In the event of an earthquake, steel-frames are subjected to cyclic loads. Within the earthquake duration, the accumulated strain in ductile members may cause micro-scale fracture of steel material due to low-cycle fatigue, which manifests itself as early yielding and stiffness degradation at macro-scale stress-strain relations. Steel moment resisting frame members are made of thin-walled cross-sections, for which local or lateral-torsional buckling failure mode is considered in design. In order to capture local buckling, material yielding and lateral-torsional buckling modes sophisticated modelling approaches need to be adopted. When shell elements are used, multi-axial material models are needed and for this purpose Continuum Damage Plasticity (CDP) framework is used to build an inelastic multi-axial stress-strain relationship. The CDP has the capability of representing both the permanent deformations due to the plastic component and the degradation of elastic moduli due to the damage component. Early yielding and stiffness degradation of the material can be captured by adopting hardening/softening and damage accumulation criteria specific to the low-cycle behaviour of metals.
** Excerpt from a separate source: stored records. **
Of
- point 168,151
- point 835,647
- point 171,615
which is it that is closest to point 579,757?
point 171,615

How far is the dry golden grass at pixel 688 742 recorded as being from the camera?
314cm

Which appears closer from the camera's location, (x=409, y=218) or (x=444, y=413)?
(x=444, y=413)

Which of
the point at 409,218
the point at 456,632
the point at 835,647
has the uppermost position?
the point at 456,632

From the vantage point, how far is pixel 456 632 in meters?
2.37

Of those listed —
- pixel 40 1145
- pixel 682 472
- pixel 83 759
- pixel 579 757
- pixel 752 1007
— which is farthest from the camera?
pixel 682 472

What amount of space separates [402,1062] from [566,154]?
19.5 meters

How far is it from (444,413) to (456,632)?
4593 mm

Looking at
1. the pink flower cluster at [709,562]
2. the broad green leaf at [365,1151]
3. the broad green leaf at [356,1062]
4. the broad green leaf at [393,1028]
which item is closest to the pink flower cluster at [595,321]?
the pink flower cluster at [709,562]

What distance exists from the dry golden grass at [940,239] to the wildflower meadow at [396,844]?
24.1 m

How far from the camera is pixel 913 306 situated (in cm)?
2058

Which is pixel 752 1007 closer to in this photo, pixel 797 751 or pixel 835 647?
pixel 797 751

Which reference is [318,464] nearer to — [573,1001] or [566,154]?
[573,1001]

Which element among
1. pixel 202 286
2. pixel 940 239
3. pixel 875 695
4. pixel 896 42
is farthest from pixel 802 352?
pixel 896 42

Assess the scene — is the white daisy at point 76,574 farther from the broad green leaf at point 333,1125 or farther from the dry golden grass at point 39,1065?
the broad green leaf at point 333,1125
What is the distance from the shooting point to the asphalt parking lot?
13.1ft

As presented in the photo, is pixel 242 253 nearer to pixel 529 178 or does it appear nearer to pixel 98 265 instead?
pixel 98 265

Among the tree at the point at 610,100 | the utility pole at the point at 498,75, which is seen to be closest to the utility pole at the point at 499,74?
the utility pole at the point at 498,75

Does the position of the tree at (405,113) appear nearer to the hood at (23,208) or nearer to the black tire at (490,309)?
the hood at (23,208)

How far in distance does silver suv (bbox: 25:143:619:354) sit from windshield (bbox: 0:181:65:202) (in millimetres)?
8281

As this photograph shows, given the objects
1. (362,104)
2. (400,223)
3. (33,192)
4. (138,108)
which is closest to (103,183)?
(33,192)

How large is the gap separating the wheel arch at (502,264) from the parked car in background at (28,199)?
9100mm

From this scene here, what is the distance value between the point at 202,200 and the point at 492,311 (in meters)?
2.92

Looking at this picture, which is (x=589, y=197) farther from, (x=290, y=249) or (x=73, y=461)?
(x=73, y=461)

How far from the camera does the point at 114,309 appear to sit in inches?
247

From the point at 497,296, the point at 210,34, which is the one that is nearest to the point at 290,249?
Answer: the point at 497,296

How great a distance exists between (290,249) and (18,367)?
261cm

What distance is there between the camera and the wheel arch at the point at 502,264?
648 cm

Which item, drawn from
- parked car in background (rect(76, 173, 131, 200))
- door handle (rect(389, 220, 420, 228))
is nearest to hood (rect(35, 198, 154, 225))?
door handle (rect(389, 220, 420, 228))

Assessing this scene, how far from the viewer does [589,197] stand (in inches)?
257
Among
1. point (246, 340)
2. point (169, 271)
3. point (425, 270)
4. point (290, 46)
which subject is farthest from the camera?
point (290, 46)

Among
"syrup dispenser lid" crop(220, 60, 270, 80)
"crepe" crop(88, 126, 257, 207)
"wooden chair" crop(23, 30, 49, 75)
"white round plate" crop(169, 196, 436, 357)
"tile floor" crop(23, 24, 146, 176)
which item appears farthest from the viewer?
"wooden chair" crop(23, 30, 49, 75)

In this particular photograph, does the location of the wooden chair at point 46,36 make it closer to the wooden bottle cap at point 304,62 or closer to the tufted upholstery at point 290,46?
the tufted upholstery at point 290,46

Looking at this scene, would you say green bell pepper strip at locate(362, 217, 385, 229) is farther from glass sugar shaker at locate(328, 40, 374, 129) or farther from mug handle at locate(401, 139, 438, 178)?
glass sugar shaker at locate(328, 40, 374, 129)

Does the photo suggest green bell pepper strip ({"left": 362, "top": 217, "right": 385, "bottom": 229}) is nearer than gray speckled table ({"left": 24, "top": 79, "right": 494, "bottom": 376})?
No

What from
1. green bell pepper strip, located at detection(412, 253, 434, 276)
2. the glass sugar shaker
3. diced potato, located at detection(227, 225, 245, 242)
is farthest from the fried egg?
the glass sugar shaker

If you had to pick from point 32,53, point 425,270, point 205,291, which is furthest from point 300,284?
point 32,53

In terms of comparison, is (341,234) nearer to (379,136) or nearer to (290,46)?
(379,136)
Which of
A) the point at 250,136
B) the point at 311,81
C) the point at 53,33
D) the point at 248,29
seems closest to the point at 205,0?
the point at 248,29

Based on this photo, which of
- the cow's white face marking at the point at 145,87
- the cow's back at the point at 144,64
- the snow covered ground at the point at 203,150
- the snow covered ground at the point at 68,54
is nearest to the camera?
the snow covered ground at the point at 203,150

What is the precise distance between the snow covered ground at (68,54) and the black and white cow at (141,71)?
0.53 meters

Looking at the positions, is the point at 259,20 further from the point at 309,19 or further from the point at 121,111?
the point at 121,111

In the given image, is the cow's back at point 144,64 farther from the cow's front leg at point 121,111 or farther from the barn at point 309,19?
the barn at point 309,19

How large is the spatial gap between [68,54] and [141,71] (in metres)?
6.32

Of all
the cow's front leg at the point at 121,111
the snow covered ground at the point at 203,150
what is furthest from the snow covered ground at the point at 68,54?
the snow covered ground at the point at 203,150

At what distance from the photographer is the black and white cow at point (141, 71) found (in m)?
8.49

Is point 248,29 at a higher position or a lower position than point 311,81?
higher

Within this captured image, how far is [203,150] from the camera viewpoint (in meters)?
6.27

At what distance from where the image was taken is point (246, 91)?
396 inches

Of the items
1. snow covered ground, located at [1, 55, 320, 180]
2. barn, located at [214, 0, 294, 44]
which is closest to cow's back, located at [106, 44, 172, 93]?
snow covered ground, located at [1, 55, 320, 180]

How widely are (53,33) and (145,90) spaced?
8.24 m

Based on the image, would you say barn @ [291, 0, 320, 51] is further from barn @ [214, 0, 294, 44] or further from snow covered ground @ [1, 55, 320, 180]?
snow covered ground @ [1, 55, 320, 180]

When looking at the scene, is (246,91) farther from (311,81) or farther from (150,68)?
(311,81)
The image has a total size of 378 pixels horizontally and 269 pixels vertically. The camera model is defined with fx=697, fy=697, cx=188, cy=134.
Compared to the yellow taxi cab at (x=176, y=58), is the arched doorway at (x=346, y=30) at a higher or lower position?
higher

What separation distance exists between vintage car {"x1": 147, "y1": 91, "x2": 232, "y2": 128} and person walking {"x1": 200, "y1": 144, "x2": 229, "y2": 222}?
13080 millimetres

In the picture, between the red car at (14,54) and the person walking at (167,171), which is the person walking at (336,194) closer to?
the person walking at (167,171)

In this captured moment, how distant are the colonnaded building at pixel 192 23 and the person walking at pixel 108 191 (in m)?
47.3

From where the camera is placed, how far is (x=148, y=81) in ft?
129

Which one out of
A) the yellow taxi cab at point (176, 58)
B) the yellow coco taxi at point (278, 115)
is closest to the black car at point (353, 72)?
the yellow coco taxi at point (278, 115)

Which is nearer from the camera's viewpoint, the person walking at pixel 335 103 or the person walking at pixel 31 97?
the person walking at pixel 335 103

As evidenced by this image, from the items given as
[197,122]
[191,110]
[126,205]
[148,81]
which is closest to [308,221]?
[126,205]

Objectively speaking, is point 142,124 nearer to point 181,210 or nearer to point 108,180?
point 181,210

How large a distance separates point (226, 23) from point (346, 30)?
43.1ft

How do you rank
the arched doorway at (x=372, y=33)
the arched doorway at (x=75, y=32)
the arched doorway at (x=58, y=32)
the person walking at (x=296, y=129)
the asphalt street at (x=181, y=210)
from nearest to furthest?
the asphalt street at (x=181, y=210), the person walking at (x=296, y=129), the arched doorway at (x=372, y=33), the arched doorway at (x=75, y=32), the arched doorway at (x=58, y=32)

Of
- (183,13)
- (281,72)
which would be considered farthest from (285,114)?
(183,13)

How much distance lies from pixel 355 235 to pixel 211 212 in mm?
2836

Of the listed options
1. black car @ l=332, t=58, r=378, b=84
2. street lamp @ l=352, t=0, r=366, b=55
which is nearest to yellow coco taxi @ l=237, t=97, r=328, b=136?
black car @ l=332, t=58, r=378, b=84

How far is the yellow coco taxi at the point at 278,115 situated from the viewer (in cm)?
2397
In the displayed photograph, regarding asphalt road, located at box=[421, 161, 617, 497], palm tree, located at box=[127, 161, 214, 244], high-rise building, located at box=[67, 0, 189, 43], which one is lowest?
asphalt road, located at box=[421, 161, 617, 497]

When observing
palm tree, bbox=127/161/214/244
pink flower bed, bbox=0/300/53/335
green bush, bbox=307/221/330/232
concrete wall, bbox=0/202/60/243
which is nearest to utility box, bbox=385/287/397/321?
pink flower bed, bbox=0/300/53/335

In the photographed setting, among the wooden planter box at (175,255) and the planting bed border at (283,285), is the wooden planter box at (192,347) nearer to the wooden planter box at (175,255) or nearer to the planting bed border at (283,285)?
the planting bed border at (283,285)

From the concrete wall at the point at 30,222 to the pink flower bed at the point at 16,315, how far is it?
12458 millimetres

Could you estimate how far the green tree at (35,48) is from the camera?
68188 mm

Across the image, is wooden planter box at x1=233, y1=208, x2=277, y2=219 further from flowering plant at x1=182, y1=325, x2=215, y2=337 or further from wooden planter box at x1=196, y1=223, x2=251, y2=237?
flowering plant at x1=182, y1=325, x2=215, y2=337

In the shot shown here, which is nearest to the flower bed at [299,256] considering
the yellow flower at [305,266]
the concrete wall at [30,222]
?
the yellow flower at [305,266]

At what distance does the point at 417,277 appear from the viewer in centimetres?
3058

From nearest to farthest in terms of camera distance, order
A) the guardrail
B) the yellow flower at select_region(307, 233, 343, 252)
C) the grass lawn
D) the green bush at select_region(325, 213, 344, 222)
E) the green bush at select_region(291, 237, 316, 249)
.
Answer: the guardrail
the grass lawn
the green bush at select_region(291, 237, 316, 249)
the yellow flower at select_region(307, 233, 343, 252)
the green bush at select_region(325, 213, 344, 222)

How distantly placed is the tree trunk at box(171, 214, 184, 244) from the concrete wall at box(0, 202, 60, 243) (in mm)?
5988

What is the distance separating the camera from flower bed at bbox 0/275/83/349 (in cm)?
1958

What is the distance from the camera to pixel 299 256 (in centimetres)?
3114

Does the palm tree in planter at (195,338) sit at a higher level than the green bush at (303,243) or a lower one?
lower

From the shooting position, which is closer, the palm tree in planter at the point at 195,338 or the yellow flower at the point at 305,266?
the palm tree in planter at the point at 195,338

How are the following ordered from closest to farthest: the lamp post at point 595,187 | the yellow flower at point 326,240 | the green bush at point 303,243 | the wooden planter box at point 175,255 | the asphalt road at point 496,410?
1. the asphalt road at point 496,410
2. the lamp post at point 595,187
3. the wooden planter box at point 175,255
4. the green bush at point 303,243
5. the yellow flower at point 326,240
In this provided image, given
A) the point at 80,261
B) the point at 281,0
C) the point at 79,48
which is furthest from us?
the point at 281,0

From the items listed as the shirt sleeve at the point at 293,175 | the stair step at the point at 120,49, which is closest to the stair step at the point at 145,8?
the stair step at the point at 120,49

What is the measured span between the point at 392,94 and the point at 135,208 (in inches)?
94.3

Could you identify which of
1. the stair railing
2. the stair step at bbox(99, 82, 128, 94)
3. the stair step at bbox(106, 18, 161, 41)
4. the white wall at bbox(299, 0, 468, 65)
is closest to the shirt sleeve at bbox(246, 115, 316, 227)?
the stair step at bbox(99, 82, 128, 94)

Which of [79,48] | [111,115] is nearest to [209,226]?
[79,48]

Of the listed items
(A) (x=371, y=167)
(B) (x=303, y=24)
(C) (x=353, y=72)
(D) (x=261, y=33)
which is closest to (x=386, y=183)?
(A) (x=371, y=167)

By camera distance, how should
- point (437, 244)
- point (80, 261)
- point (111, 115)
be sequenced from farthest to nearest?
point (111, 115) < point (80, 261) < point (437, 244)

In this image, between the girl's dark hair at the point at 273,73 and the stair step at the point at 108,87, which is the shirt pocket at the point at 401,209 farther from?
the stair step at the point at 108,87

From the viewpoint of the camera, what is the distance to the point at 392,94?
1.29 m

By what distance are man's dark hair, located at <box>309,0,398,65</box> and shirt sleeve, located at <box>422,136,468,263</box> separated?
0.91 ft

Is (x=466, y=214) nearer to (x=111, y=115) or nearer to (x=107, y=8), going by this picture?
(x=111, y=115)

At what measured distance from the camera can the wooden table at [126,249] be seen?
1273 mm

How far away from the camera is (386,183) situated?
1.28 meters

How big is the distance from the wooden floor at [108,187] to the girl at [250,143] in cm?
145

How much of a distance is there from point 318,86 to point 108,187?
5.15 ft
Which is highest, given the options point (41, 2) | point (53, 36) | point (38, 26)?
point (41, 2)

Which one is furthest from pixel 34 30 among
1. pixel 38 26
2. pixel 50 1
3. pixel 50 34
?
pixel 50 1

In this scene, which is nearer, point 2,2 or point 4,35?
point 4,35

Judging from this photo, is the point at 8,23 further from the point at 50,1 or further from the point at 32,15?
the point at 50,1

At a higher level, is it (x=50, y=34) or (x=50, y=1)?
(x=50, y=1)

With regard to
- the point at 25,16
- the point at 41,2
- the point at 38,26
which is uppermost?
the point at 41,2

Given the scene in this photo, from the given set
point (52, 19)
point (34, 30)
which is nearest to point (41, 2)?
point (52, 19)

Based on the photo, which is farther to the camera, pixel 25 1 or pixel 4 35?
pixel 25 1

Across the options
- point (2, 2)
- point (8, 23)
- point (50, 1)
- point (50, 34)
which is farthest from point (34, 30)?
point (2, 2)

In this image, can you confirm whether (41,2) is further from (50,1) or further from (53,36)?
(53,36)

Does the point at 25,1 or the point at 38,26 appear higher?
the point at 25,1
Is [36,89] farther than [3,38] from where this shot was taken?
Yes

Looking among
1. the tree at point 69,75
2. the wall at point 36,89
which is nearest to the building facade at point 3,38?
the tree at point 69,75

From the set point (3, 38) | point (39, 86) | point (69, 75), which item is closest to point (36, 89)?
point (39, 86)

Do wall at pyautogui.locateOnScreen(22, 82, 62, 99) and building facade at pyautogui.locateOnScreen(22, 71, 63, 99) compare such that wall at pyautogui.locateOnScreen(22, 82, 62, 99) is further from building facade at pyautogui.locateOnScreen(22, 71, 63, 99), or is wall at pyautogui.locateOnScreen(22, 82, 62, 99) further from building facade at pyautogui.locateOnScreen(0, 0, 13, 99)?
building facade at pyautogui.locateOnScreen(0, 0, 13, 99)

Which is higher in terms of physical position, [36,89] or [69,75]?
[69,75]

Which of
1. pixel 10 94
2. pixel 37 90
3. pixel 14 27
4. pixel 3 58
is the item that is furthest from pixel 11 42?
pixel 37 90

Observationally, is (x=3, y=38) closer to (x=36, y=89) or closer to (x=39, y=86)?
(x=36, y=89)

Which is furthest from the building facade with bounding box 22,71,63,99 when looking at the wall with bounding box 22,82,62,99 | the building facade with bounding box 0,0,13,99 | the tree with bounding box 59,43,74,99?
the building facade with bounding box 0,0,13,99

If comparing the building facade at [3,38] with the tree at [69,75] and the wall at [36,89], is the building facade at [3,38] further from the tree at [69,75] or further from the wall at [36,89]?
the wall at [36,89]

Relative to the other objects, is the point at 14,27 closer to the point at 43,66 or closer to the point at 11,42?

In this research, an in-house computer program was developed. The program has the capabilities to impose Multi-Pont Constraints (MPC) which makes it flexible to generate the meshes for columns, beams and panel zones separately and then to bring them together. After validation of the program by using results of studies from literature, the possibilities of modelling different failure modes were investigated. MPCs were also used to simulate the beam behaviour as a special case of the shell model in which lateral-torsional buckling modes of thin-walled cross-sections of steel frames were captured under cyclic loads. It has been shown that considerations of local- and lateral-buckling modes as well as the low-cycle fatigue effect in the material cause significant differences in predicting the behaviour of steel frames under cyclic loads.